- Dataset extract:
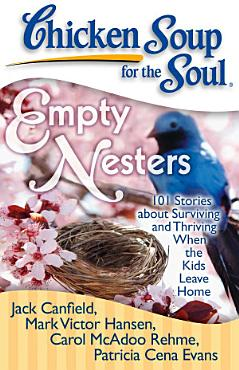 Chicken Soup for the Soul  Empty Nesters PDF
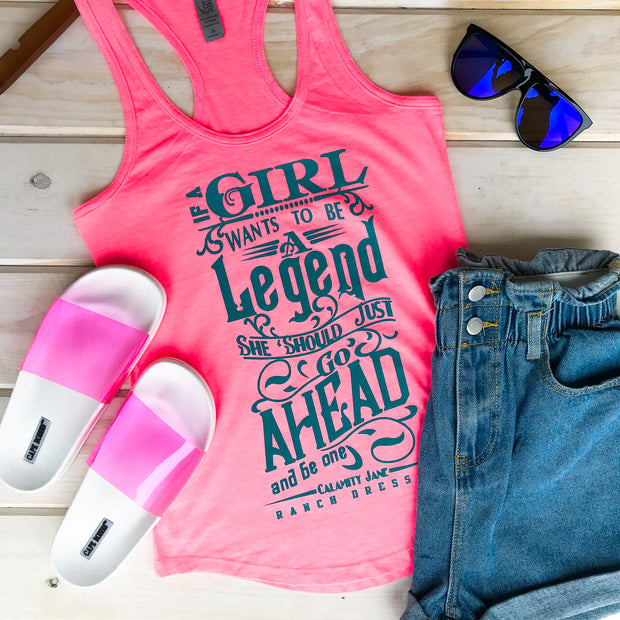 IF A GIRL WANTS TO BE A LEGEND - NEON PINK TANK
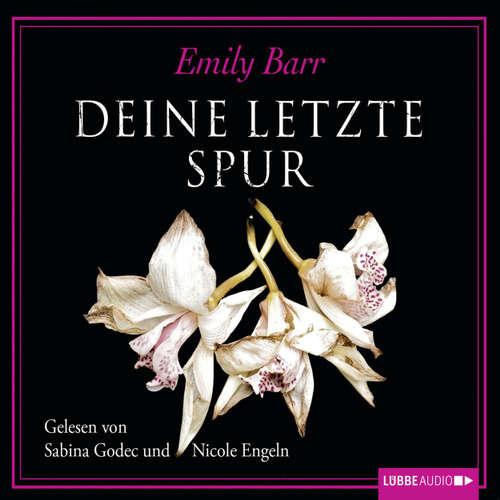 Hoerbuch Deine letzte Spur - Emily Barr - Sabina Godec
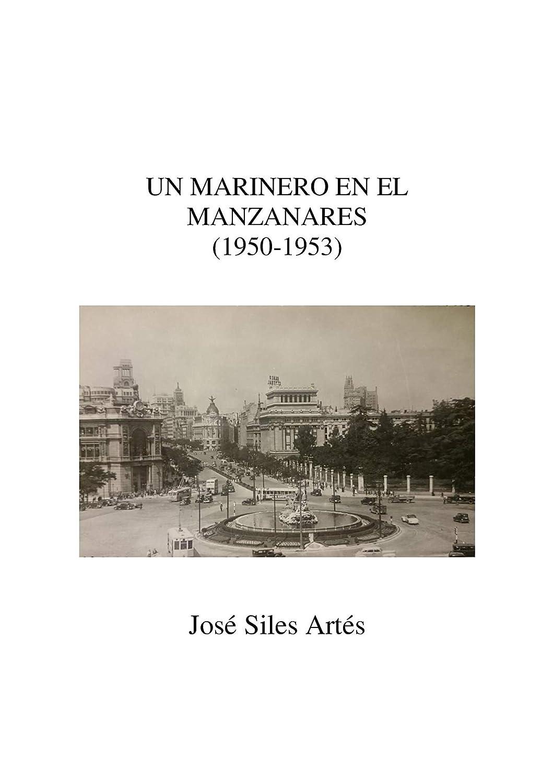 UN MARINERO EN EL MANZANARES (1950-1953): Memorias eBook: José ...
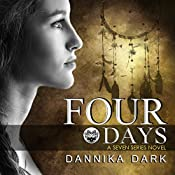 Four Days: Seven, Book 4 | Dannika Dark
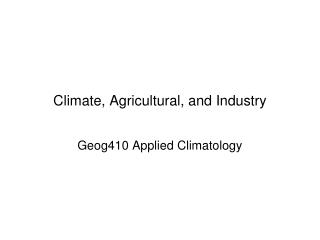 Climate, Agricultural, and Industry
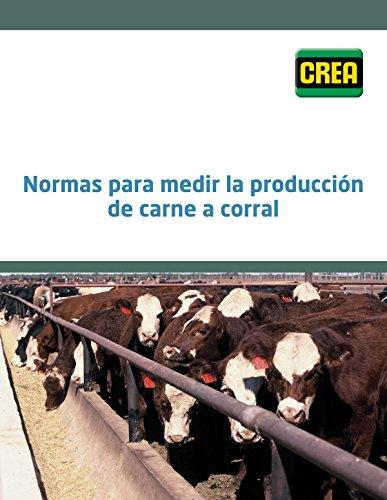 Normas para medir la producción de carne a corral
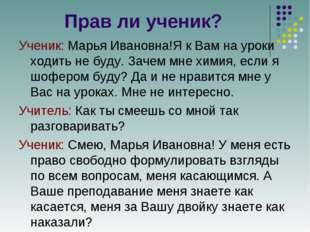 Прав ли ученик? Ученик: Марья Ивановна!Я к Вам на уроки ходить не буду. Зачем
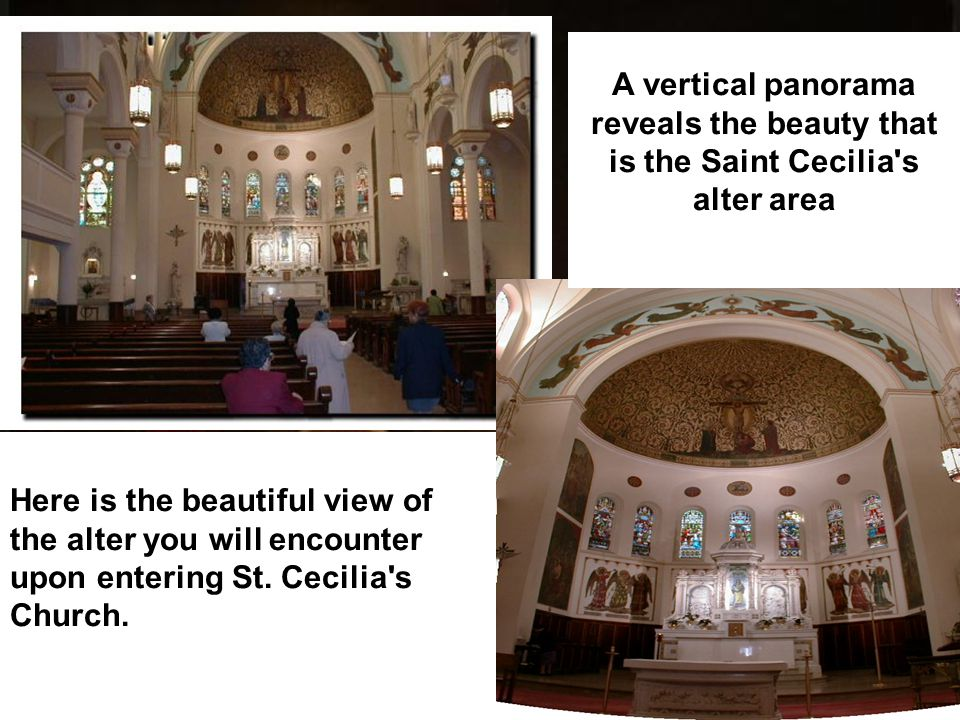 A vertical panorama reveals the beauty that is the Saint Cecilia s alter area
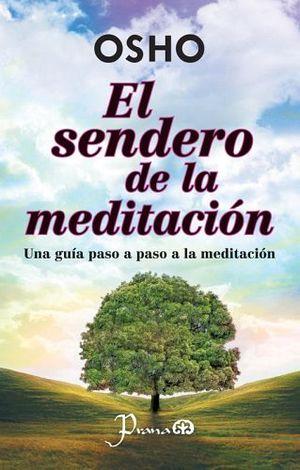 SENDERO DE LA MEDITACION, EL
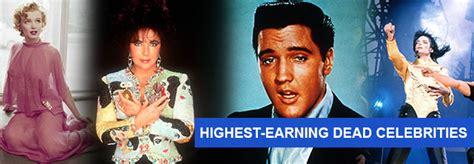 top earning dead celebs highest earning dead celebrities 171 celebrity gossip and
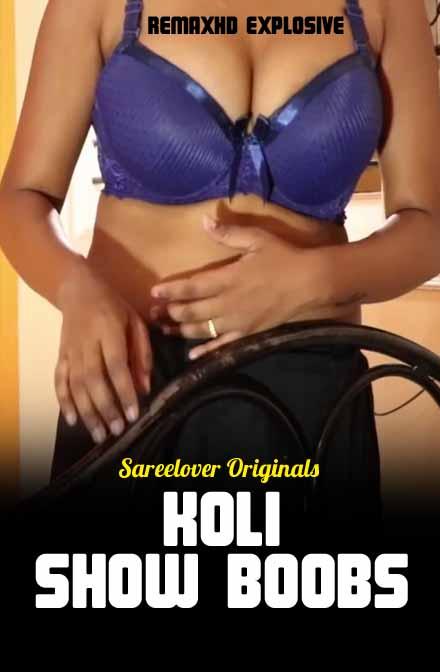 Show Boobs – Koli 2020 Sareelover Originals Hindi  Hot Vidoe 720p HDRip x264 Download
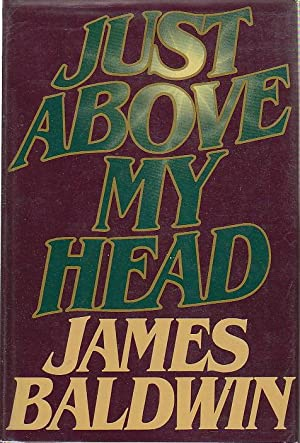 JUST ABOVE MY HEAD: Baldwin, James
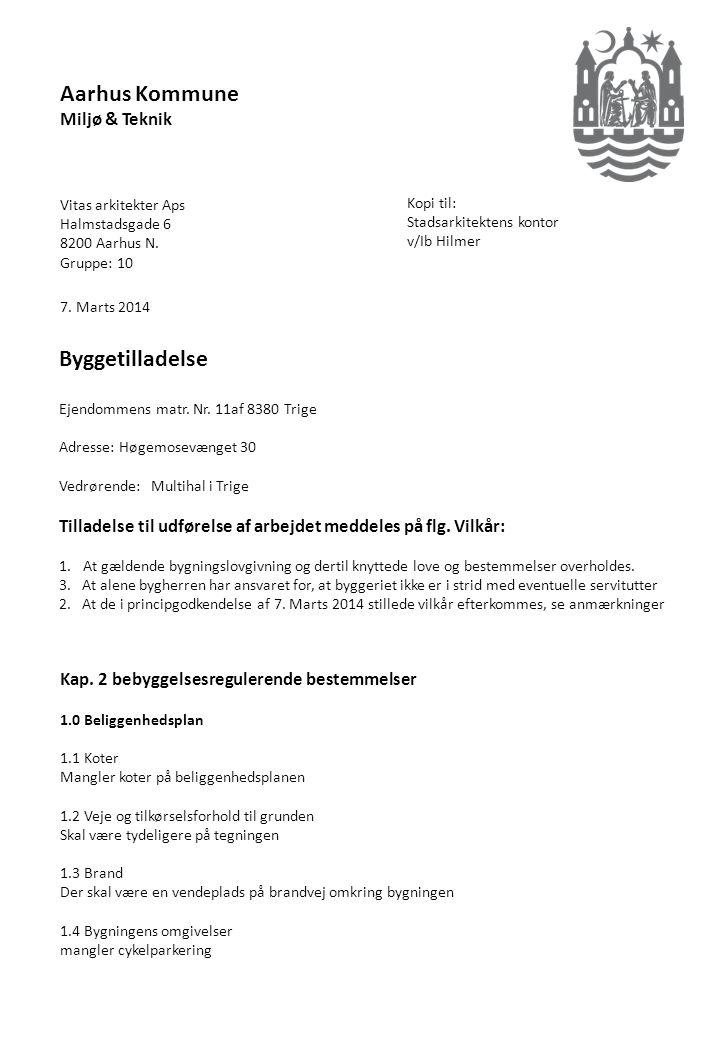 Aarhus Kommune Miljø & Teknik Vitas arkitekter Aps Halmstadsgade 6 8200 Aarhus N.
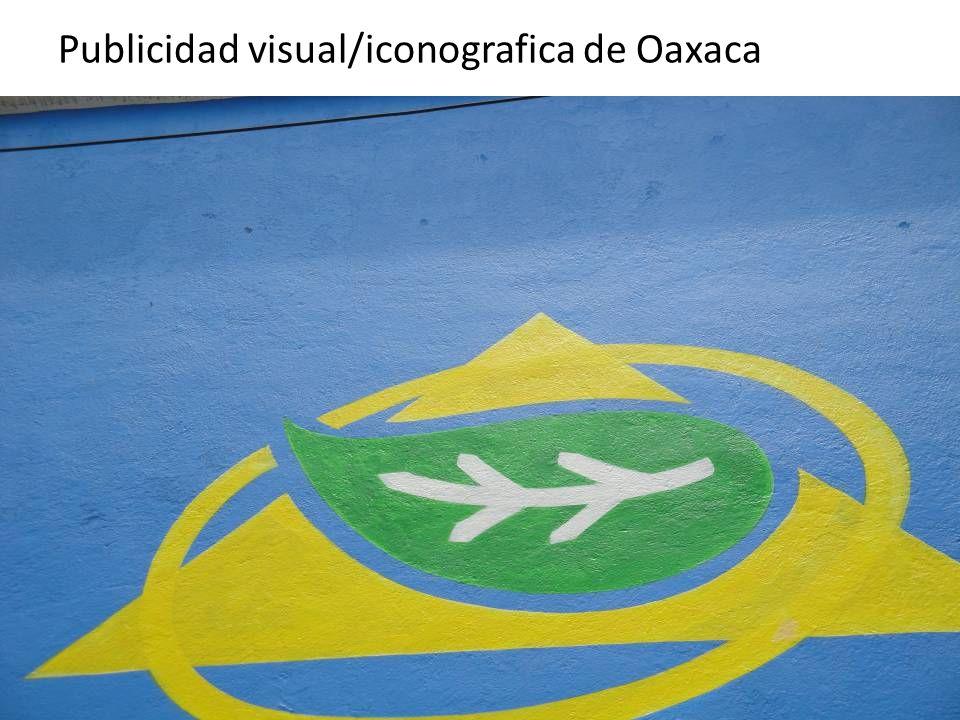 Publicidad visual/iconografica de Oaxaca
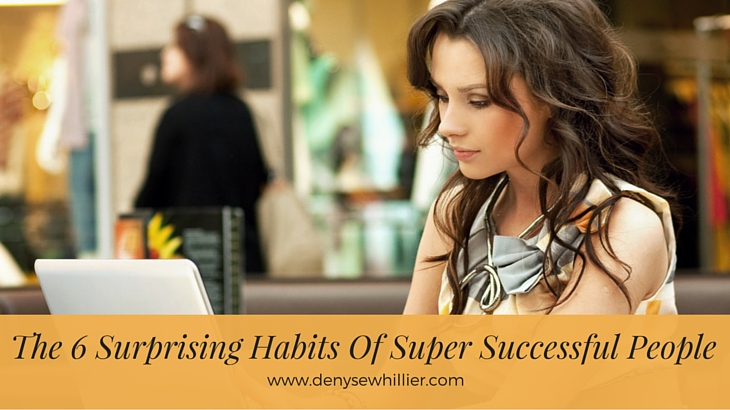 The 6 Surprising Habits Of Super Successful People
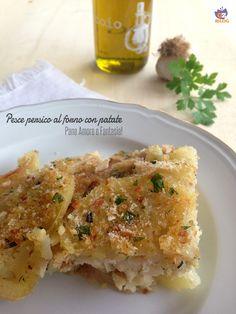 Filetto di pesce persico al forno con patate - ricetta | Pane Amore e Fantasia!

- What is needed:
All that's required is the material above repeated exactly, minus any picture.

- Task output:
 Chicken Soup for the Soul  Empty Nesters PDF
 IF A GIRL WANTS TO BE A LEGEND - NEON PINK TANK
 Hoerbuch Deine letzte Spur - Emily Barr - Sabina Godec
 UN MARINERO EN EL MANZANARES (1950-1953): Memorias eBook: José ...
 Four Days: Seven, Book 4 | Dannika Dark
 Climate, Agricultural, and Industry
 Normas para medir la producción de carne a corral
 Прав ли ученик? Ученик: Марья Ивановна!Я к Вам на уроки ходить не буду. Зачем
 A vertical panorama reveals the beauty that is the Saint Cecilia s alter area
 SENDERO DE LA MEDITACION, EL
 top earning dead celebs highest earning dead celebrities 171 celebrity gossip and
 Show Boobs – Koli 2020 Sareelover Originals Hindi  Hot Vidoe 720p HDRip x264 Download
 JUST ABOVE MY HEAD: Baldwin, James
 Aarhus Kommune Miljø & Teknik Vitas arkitekter Aps Halmstadsgade 6 8200 Aarhus N.
 Publicidad visual/iconografica de Oaxaca
 The 6 Surprising Habits Of Super Successful People
 Filetto di pesce persico al forno con patate - ricetta | Pane Amore e Fantasia!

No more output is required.